Poche ore e il Papa sarà a Milano. Ho visto questa sera Porta Garibaldi e la stazione Centrale più presidiate, ho ascoltato gli annunci di sicurezza in metropolitana per quanto accadrà nelle prossime ore, ho letto i comunicati della diocesi ambrosiana, la più grande del mondo. Mi è venuto in mente Marco Mignani, il pubblicitario – ora scomparso – che nel 1987 s’inventò lo slogan «Milano da bere» per l’amaro Ramazzotti. Era la città socialista non ancora finita nelle maglie di Mani Pulite, che declinava in chiave meneghina l’edonismo reaganiano di quegli anni.

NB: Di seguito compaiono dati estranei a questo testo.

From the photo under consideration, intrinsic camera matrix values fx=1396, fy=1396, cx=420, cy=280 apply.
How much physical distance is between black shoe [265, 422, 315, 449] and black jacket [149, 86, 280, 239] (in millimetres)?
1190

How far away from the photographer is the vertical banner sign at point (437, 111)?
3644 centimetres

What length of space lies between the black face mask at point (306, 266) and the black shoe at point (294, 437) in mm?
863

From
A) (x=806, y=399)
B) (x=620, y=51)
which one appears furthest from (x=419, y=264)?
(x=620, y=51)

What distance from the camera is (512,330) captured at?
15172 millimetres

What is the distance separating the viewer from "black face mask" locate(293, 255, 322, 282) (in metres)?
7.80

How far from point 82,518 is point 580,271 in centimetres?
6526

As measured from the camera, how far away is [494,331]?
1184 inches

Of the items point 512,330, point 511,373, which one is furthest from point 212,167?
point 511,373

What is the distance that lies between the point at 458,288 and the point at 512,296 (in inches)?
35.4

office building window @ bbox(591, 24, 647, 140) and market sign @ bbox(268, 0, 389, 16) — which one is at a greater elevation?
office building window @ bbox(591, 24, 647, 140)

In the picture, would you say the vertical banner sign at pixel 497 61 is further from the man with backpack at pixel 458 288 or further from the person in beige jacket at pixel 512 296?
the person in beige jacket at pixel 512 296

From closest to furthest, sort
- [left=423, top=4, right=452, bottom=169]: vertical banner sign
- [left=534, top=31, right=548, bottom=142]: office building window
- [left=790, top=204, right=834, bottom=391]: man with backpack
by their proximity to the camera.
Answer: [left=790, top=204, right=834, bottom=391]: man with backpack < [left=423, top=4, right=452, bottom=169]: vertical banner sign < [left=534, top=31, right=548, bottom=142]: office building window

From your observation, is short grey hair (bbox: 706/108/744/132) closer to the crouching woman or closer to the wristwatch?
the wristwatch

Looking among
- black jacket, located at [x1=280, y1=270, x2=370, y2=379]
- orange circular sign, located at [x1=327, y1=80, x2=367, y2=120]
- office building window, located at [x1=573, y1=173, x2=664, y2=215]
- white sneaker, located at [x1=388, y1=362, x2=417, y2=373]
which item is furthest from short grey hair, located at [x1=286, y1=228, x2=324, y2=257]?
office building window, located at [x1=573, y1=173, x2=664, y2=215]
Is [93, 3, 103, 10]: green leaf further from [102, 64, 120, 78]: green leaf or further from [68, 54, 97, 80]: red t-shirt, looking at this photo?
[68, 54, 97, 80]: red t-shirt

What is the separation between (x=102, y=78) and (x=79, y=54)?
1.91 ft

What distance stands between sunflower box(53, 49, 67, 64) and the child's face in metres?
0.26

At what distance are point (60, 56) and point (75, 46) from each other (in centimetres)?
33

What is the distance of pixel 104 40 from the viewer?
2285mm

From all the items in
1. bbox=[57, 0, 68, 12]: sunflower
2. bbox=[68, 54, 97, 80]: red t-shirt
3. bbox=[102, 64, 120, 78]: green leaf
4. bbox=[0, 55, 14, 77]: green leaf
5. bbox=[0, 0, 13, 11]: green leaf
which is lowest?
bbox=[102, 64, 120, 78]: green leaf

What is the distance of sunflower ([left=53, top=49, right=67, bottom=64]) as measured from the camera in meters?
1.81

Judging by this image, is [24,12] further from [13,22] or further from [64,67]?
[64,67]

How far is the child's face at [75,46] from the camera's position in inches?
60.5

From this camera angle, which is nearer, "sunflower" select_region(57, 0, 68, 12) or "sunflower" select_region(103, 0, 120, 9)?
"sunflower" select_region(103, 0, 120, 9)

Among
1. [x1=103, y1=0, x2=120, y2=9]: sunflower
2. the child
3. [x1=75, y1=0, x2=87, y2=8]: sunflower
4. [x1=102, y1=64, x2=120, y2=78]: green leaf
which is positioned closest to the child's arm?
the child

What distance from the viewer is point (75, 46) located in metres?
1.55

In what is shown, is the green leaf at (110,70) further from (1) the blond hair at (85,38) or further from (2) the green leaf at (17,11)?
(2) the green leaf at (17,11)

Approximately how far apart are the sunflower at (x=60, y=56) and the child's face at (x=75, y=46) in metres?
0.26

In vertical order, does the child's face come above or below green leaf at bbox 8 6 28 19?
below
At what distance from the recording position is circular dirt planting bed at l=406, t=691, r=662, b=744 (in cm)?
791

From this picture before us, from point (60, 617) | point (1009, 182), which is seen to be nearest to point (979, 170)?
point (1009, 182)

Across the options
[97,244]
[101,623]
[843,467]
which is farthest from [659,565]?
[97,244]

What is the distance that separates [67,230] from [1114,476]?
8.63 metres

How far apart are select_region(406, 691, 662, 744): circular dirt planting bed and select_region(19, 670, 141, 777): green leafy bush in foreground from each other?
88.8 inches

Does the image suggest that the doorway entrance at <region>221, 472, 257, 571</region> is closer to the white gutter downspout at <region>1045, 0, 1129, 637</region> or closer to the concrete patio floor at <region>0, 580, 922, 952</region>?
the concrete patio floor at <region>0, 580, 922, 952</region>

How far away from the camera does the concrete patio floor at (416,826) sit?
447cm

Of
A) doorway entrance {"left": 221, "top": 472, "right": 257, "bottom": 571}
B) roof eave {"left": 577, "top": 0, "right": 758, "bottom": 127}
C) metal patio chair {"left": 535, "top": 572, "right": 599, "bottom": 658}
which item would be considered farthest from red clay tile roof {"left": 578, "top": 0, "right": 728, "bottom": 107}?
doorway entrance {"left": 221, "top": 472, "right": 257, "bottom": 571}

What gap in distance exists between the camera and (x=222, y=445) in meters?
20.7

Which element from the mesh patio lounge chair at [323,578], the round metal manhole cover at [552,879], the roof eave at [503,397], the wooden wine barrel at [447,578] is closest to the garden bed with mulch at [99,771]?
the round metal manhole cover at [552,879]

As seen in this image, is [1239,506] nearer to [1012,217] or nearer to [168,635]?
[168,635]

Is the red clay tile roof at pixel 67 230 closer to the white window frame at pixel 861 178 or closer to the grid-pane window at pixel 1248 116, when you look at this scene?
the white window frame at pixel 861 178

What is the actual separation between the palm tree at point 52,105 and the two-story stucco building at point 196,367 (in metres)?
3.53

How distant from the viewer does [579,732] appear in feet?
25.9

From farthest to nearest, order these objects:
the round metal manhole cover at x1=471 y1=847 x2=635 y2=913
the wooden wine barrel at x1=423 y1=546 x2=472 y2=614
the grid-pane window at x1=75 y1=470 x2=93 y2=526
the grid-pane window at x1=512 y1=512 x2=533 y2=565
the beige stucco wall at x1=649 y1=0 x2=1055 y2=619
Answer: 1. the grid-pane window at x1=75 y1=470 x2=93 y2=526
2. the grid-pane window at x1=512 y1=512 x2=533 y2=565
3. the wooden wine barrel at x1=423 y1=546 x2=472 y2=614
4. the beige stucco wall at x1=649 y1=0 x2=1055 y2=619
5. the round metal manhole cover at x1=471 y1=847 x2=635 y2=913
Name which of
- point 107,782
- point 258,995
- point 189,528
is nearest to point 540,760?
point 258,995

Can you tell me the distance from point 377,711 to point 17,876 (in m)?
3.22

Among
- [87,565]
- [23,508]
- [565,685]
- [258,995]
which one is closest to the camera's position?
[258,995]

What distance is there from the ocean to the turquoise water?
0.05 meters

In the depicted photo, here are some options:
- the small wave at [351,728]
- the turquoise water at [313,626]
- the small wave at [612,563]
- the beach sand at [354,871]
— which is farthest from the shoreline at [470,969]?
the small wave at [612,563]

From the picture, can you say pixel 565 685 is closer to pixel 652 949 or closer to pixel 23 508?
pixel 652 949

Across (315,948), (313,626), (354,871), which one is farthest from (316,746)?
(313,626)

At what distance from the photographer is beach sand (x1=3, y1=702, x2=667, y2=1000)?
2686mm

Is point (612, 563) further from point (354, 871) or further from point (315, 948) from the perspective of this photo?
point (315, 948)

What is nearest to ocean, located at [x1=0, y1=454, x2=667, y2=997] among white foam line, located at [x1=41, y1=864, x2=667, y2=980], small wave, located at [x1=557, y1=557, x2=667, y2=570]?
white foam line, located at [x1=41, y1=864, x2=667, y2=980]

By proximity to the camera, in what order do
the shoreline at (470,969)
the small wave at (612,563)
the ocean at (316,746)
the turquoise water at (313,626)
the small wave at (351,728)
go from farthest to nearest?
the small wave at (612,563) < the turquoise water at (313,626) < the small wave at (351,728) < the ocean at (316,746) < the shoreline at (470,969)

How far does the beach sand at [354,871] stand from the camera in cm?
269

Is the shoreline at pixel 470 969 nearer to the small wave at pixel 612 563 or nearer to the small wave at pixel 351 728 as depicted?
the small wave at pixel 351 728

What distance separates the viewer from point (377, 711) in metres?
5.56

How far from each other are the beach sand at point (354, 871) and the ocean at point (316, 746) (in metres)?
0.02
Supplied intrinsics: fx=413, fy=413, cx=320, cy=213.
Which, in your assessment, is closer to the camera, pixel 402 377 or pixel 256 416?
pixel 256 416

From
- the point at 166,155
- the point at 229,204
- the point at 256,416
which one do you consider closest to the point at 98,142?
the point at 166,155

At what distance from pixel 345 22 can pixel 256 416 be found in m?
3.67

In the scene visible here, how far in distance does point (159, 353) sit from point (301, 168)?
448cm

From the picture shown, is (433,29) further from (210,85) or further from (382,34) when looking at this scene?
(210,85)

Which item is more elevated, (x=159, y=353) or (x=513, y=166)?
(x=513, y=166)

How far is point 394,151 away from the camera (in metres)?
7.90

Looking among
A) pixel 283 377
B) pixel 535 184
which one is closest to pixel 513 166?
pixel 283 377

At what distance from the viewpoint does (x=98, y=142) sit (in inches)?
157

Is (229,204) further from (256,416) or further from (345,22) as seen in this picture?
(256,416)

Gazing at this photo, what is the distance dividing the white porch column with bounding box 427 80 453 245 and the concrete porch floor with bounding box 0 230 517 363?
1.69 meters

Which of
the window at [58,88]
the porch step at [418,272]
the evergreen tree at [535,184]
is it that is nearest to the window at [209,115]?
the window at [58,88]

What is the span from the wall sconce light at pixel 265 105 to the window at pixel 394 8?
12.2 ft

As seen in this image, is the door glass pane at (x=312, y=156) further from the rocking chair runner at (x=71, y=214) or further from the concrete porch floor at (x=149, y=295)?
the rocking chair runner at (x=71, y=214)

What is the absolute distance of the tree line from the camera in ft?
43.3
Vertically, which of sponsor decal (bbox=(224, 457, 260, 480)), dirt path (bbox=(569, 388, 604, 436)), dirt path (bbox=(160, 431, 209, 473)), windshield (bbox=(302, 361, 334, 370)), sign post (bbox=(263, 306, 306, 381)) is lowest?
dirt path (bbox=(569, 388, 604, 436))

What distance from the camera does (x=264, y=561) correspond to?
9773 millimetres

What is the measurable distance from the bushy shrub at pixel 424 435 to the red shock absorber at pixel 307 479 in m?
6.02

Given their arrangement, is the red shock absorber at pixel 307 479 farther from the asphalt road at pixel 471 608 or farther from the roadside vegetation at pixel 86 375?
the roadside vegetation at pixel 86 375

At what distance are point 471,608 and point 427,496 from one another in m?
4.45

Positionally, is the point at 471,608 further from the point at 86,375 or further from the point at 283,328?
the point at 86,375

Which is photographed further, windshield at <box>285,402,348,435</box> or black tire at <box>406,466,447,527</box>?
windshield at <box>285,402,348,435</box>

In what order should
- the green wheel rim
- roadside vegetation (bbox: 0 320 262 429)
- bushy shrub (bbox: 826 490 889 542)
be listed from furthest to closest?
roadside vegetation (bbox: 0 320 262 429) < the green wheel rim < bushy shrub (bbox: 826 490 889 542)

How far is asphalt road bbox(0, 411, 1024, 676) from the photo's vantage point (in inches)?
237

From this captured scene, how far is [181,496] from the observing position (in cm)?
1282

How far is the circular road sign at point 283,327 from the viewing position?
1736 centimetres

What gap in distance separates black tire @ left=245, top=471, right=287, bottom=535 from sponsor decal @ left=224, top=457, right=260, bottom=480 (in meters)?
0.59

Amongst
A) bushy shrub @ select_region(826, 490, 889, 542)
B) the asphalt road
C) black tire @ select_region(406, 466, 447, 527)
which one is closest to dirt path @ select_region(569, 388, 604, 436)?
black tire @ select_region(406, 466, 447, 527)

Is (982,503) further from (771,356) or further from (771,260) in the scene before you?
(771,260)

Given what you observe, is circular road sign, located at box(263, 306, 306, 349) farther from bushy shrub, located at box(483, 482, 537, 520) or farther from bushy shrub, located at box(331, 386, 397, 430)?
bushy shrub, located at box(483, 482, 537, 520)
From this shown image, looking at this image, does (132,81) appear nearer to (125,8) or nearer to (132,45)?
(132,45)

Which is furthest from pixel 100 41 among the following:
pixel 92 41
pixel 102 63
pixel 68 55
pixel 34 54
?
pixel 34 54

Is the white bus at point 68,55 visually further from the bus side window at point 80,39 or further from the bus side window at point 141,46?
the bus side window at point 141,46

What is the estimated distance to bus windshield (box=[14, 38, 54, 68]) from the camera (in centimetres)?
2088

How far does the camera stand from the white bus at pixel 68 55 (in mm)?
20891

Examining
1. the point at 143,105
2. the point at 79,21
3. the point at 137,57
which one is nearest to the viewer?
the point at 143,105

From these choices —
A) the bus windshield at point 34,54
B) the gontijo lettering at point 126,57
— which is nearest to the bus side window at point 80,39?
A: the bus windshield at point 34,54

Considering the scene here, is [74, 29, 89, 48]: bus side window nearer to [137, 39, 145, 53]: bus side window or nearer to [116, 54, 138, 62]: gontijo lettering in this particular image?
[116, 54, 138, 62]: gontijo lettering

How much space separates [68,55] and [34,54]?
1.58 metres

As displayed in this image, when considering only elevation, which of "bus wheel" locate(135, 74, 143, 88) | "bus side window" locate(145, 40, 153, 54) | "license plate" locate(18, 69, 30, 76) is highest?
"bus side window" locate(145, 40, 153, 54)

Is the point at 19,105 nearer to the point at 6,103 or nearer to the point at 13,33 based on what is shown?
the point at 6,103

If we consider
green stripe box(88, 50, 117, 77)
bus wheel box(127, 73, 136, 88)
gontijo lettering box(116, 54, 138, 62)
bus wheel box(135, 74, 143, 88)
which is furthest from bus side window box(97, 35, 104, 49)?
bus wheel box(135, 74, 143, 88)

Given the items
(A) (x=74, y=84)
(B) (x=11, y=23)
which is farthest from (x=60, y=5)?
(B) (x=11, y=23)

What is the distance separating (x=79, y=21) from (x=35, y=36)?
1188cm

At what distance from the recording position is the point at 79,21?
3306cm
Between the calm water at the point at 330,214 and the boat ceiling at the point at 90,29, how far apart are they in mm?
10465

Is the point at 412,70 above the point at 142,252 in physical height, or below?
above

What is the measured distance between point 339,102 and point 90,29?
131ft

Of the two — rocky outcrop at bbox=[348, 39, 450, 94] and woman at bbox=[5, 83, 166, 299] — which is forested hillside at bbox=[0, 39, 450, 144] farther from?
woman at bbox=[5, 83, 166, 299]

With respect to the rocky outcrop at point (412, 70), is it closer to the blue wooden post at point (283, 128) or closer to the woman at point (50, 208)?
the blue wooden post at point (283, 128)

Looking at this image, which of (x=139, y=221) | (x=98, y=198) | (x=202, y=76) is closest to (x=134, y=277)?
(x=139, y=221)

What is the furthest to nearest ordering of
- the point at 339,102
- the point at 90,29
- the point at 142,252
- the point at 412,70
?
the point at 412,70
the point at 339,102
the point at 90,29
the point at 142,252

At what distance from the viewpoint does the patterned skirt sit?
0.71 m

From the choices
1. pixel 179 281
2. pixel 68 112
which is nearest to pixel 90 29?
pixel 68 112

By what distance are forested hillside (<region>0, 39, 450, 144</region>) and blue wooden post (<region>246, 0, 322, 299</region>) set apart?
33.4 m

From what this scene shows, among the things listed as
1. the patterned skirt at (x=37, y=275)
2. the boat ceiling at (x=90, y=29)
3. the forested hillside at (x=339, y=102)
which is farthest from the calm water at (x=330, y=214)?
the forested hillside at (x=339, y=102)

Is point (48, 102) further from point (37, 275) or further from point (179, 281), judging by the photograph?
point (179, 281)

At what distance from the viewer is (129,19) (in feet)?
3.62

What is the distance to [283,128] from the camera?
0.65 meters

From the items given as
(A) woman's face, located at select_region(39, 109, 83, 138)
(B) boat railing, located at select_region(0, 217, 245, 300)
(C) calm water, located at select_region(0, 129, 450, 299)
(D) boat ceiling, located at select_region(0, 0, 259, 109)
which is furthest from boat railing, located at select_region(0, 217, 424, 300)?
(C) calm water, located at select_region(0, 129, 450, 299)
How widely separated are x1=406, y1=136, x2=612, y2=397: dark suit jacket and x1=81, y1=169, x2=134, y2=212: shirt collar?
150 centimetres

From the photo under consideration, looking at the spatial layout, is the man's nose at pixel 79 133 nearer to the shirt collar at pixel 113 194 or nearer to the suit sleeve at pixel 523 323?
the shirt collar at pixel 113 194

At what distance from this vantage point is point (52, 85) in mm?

Adesso c’è un mondo diverso. Non ci sono più Craxi, Andreotti e Forlani (il Caf), ma montano il populismo trumpiano e la retorica pentastellata. C’è stato l’Expo, Milano vuole riscattarsi e ha le carte, anche se scivola sempre nella supponenza. A dire il vero c’è un deserto preoccupante di autorevolezza e Jorge Bergoglio sembra l’unico punto di riferimento rimasto per molti: è semplice, ha senso civico, è ciò che appare, non giudica, denuncia le contraddizioni di un mondo egoista e indifferente. Lo aspetta una Milano che ha sete, come tutto il nostro Paese (e non solo): perché non esiste – o è ridotta al lumicino – la classe dirigente (come in Europa, e non solo), perché siamo molto corrotti e rovinati dentro, nonostante ci sia una Italia bella e sana che silenziosamente lavora, è solidale, ha voglia di futuro ed è in grado di esprimere valori importanti come ha fatto l’altro giorno l’attore Flavio Insinna a “Cartabianca”. Ma è un’Italia che non potrà più essere quella degli yuppies. Francesco lo ricorda costantemente. Lo stile di vita, dopo la lunga crisi, va cambiato, sennò andremo a sbattere.

Qualcosa va modificato anche nel mondo cattolico. Ricordo che proprio dalla Milano da bere, con un’inchiesta del settimanale ciellino “Il sabato”, si accese nel 1988 una zuffa furibonda sulla figura di Giuseppe Lazzati, il rettore dell’Università Cattolica morto due anni prima: fu accusato di “neoprotestantesimo” (come se “protestante” fosse un insulto o una colpa) e di rappresentare l’espressione massima di catto-comunista che aprì con chissà quali logiche di complotto a marxisti e massoni nella nostra cultura. Dovette intervenire il cardinale Martini. Tra i quarantenni rampanti di Cl che alzavano il dito spiccava un tal Roberto Formigoni… Poi è andata come sappiamo. Curiose analogie con lo stile degli attuali rottweiler della dottrina, pronti a impallinare Francesco in qualsiasi circostanza (“non ha parlato di Dio”, “distruggerà la Chiesa”, “apre agli anglicani”, “strizza l’occhio ai divorziati”, “non condanna gli omosessuali”…).

Sarà un caso o in giro c’è una grande e preoccupante sete in tutti noi?